Return each line of the records below that contains the word "column", copied unchanged.
------------------------------------
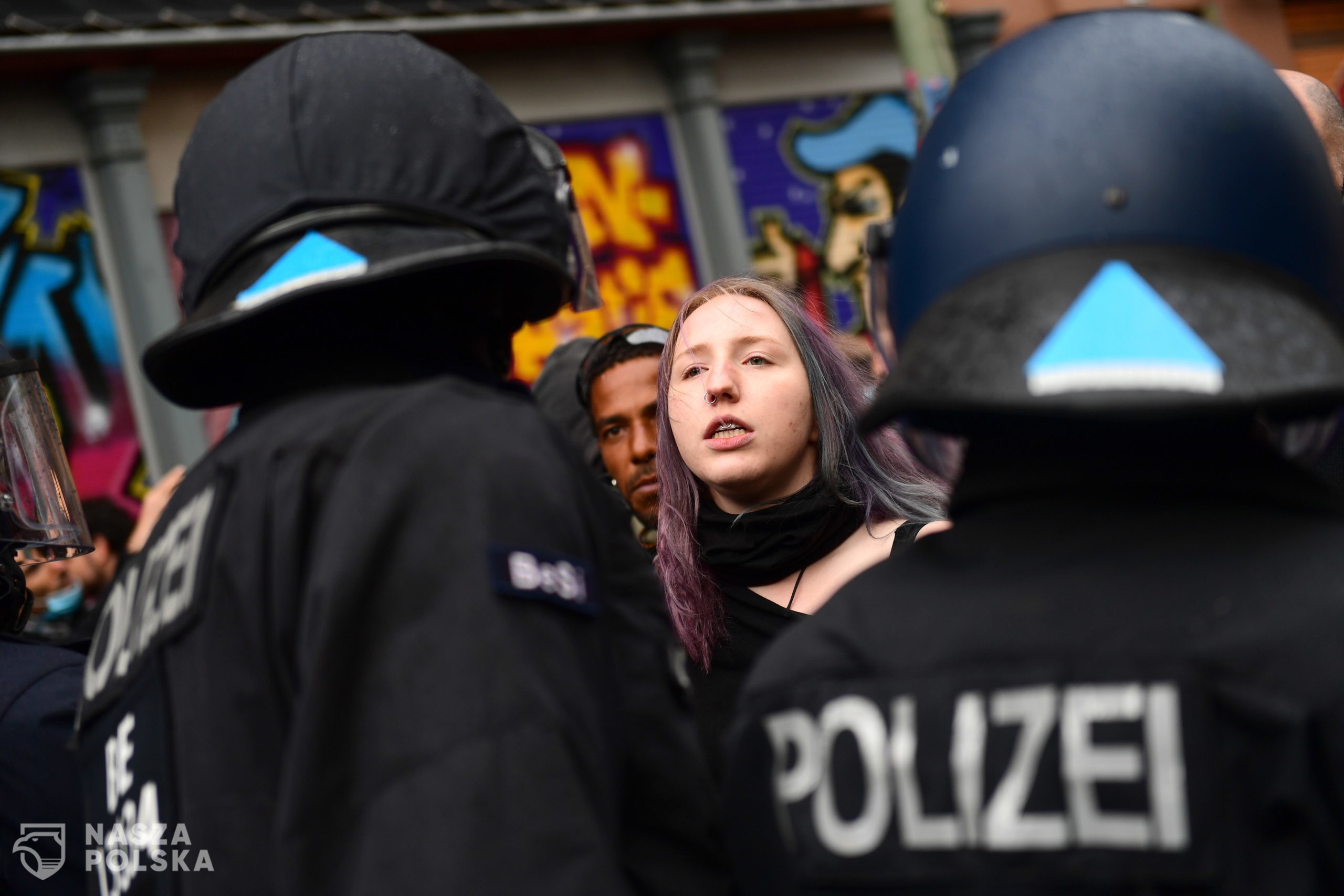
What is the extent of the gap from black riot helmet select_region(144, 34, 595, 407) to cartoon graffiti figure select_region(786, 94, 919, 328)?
909 cm

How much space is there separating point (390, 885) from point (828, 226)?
9.87m

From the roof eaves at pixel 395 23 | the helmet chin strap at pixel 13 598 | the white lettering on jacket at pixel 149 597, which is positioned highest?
the roof eaves at pixel 395 23

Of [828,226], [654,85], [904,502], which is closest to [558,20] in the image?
[654,85]

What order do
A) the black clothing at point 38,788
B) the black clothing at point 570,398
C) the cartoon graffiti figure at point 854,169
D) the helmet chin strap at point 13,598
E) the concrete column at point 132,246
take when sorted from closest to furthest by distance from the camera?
Result: the black clothing at point 38,788, the helmet chin strap at point 13,598, the black clothing at point 570,398, the concrete column at point 132,246, the cartoon graffiti figure at point 854,169

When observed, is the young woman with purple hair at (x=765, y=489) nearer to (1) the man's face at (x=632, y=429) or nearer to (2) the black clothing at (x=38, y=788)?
(1) the man's face at (x=632, y=429)

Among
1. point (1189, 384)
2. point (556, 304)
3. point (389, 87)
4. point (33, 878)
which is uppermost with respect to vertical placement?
point (389, 87)

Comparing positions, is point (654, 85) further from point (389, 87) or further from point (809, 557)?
point (389, 87)

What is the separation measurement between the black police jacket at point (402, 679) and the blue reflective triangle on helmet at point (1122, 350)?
0.47m

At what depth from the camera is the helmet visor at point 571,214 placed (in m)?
1.76

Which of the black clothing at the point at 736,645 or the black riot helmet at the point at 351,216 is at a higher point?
the black riot helmet at the point at 351,216

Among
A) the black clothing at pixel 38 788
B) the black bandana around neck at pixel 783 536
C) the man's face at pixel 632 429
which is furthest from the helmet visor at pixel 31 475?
the man's face at pixel 632 429

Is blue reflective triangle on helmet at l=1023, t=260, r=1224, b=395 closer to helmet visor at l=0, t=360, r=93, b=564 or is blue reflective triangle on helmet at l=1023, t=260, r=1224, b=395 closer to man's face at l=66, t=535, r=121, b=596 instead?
helmet visor at l=0, t=360, r=93, b=564

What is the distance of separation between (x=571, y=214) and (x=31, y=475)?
1294 millimetres

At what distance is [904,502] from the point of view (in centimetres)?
295
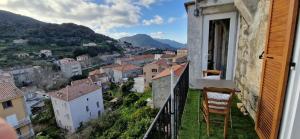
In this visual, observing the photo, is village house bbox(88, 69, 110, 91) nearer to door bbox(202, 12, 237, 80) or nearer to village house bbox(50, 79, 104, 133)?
village house bbox(50, 79, 104, 133)

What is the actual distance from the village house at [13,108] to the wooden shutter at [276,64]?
Answer: 13.1 m

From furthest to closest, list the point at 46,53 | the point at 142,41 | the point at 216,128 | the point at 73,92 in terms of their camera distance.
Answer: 1. the point at 142,41
2. the point at 46,53
3. the point at 73,92
4. the point at 216,128

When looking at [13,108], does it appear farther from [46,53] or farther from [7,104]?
[46,53]

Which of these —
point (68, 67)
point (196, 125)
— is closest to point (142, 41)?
point (68, 67)

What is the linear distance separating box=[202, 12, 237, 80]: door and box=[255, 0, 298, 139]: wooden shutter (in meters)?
2.26

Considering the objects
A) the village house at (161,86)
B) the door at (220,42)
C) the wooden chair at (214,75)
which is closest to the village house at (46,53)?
the village house at (161,86)

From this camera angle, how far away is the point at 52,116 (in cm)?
1828

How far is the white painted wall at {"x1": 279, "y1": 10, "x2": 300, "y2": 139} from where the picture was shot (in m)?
1.32

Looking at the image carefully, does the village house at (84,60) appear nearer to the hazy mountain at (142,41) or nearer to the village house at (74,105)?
the village house at (74,105)

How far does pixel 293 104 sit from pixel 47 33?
6396cm

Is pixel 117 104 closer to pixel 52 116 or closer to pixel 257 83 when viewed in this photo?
pixel 52 116

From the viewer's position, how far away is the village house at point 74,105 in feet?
53.6

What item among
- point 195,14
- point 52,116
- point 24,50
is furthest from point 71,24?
point 195,14

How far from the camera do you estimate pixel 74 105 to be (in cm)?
1661
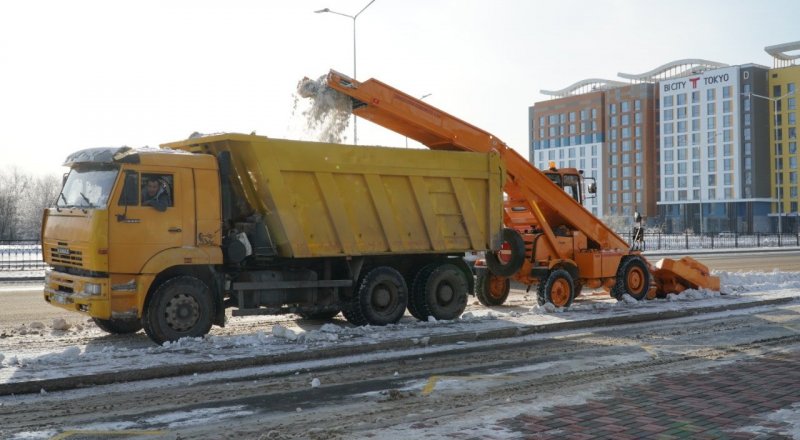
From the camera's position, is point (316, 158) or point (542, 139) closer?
point (316, 158)

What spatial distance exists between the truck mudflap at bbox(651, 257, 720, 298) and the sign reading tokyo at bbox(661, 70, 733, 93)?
99.9 metres

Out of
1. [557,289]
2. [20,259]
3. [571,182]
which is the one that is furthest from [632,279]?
[20,259]

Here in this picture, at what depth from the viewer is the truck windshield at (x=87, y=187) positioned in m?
10.1

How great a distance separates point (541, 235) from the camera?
14.6 meters

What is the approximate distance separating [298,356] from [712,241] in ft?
159

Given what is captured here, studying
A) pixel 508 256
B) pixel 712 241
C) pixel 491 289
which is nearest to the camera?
pixel 508 256

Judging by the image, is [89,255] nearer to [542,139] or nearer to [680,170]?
[680,170]

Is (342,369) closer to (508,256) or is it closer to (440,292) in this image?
(440,292)

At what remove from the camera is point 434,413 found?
6.69 m

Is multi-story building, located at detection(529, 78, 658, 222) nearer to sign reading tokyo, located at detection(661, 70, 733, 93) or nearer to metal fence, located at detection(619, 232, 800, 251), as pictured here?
sign reading tokyo, located at detection(661, 70, 733, 93)

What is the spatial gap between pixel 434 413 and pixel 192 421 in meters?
2.09

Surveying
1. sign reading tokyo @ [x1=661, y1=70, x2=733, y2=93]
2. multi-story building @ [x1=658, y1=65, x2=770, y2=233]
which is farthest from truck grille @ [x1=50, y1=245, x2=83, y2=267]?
sign reading tokyo @ [x1=661, y1=70, x2=733, y2=93]

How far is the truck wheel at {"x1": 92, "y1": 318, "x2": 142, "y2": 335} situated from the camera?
11289 mm

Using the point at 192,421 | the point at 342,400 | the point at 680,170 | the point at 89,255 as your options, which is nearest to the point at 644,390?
the point at 342,400
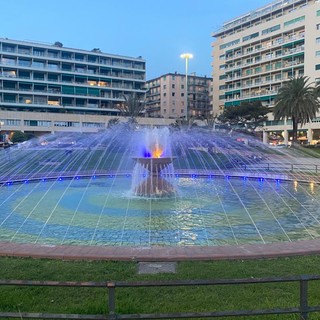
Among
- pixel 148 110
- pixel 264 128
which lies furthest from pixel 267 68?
pixel 148 110

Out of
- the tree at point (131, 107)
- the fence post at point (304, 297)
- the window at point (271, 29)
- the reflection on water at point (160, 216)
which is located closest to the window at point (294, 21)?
the window at point (271, 29)

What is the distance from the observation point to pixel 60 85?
3937 inches

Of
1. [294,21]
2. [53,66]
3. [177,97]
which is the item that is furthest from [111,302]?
[177,97]

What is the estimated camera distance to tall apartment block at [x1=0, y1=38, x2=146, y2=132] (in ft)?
299

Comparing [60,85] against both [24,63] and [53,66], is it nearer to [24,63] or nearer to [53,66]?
[53,66]

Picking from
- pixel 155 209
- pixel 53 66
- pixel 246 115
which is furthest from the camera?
pixel 53 66

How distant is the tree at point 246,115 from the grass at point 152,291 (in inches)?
2692

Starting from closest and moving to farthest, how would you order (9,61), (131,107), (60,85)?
1. (9,61)
2. (131,107)
3. (60,85)

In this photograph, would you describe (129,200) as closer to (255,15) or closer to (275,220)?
(275,220)

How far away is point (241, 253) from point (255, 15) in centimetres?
10273

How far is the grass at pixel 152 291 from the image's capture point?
15.8 feet

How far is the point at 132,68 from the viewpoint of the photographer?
371 feet

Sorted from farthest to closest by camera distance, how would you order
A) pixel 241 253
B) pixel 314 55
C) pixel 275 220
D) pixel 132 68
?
1. pixel 132 68
2. pixel 314 55
3. pixel 275 220
4. pixel 241 253

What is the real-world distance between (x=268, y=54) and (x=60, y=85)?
5066 cm
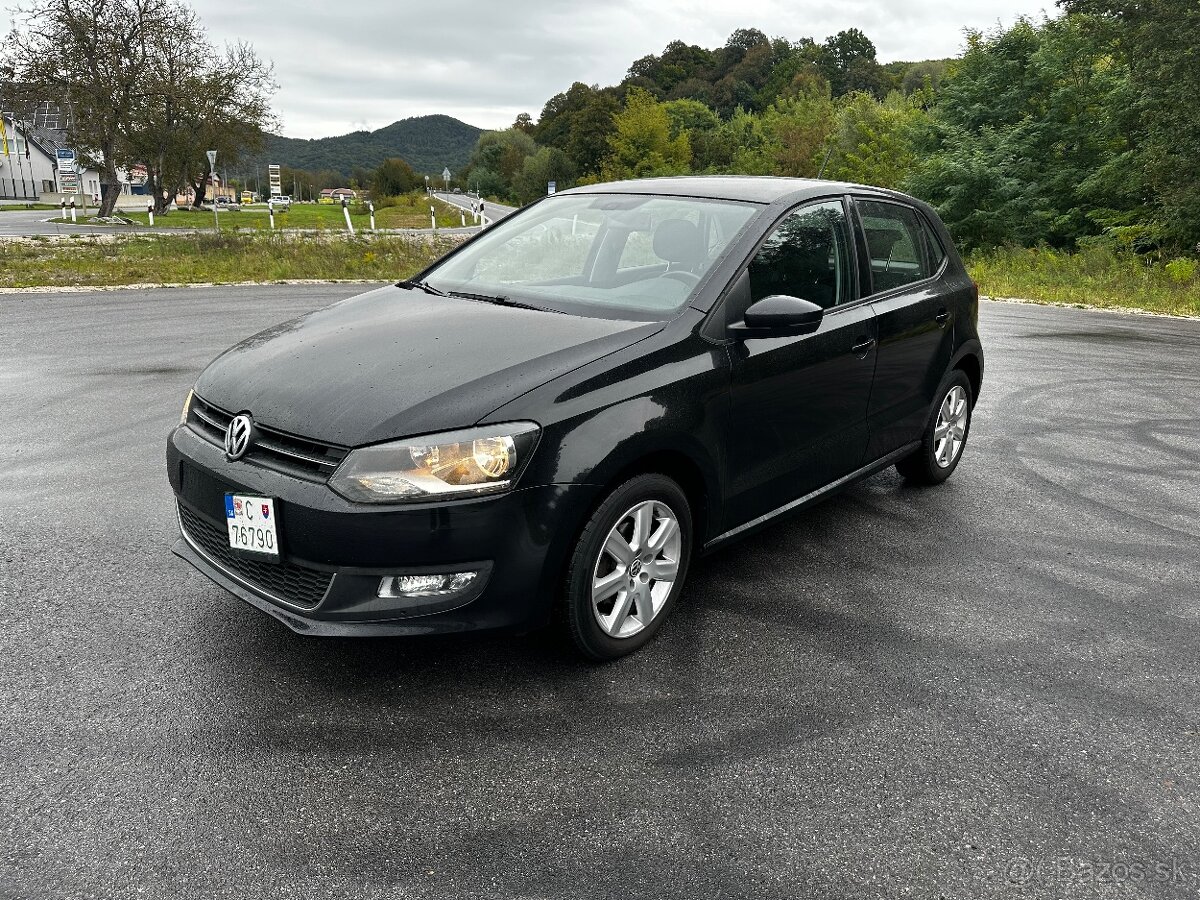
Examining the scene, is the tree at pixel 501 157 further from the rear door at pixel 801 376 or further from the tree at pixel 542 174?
the rear door at pixel 801 376

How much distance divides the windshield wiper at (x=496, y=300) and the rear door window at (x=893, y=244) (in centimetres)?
181

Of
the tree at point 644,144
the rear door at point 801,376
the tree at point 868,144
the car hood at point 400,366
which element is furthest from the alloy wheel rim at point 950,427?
the tree at point 644,144

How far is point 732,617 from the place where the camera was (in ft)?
12.5

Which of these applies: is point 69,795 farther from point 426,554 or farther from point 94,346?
point 94,346

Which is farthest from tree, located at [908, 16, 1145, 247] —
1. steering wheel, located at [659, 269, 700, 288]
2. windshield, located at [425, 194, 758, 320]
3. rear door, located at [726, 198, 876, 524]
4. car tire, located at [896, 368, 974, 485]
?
steering wheel, located at [659, 269, 700, 288]

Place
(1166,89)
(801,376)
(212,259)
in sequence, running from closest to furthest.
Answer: (801,376) → (212,259) → (1166,89)

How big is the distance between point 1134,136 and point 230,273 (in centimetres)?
2395

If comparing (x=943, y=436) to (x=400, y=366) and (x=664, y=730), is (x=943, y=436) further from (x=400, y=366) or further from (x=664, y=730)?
(x=400, y=366)

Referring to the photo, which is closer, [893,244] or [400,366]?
[400,366]

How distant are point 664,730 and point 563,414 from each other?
1.07 metres

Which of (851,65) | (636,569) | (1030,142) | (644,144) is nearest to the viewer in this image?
(636,569)

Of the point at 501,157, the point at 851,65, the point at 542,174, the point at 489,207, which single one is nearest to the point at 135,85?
the point at 489,207

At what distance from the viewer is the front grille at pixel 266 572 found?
294 cm

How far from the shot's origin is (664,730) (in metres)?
2.96
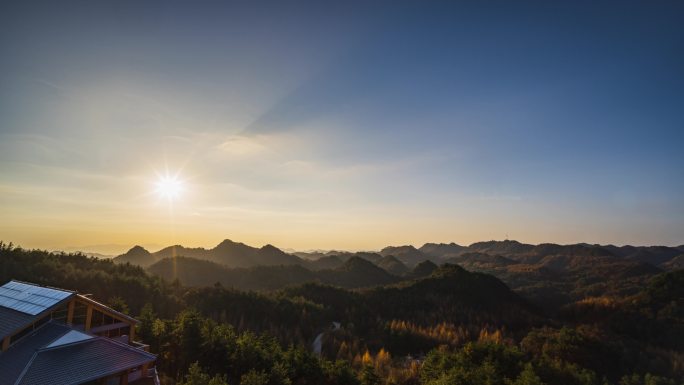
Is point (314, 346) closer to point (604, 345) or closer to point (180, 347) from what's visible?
point (180, 347)

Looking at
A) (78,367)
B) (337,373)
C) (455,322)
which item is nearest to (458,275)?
(455,322)

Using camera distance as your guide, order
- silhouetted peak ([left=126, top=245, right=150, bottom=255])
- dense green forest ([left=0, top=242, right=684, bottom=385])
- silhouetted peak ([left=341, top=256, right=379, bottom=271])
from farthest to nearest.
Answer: silhouetted peak ([left=126, top=245, right=150, bottom=255]), silhouetted peak ([left=341, top=256, right=379, bottom=271]), dense green forest ([left=0, top=242, right=684, bottom=385])

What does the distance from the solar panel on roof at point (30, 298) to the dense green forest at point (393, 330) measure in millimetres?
9068

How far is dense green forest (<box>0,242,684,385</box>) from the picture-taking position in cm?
2609

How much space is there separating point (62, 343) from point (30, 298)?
6174 millimetres

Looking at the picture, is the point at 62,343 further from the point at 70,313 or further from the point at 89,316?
the point at 89,316

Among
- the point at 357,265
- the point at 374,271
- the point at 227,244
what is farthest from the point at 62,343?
the point at 227,244

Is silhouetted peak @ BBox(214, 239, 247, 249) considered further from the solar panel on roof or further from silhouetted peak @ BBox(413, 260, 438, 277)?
the solar panel on roof

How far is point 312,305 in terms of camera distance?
193ft

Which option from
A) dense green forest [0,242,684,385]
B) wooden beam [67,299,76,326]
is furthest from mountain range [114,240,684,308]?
wooden beam [67,299,76,326]

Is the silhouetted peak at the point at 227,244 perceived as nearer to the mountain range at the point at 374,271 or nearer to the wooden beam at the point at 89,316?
the mountain range at the point at 374,271

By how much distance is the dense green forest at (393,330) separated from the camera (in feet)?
85.6

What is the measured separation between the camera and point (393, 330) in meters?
47.9

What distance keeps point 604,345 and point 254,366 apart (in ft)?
124
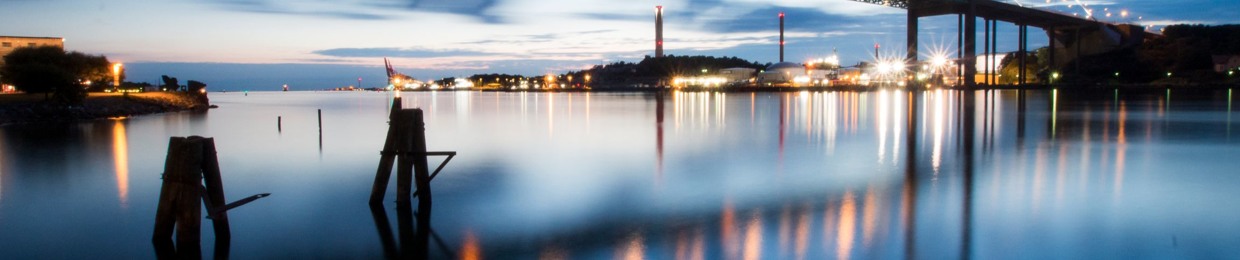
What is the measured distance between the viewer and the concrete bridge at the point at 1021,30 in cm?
9488

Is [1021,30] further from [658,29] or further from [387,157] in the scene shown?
[387,157]

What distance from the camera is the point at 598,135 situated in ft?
87.2

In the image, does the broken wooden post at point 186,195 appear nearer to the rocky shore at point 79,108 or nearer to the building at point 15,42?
the rocky shore at point 79,108

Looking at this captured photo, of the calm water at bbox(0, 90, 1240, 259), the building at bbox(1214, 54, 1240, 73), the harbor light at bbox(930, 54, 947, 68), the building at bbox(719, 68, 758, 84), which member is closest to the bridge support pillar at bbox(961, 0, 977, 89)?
the harbor light at bbox(930, 54, 947, 68)

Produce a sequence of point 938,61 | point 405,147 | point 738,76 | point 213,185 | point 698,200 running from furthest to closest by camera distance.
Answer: point 738,76, point 938,61, point 698,200, point 405,147, point 213,185

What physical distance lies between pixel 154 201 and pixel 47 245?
3404mm

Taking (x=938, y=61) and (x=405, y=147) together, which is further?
(x=938, y=61)

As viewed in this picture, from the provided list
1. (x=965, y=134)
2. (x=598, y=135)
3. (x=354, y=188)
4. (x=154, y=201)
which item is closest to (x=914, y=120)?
(x=965, y=134)

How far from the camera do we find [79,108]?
127ft

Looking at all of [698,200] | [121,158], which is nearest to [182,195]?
[698,200]

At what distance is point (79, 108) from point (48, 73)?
101 inches

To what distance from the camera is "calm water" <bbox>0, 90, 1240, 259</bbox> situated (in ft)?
27.2

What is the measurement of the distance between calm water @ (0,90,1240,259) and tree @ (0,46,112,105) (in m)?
19.1

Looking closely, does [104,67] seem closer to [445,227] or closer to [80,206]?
[80,206]
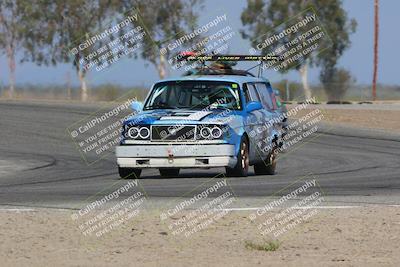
------------------------------------
▸ TASK ANSWER
E) the concrete column at point 132,246
Result: the black clothing at point 38,788, the helmet chin strap at point 13,598, the black clothing at point 570,398, the concrete column at point 132,246, the cartoon graffiti figure at point 854,169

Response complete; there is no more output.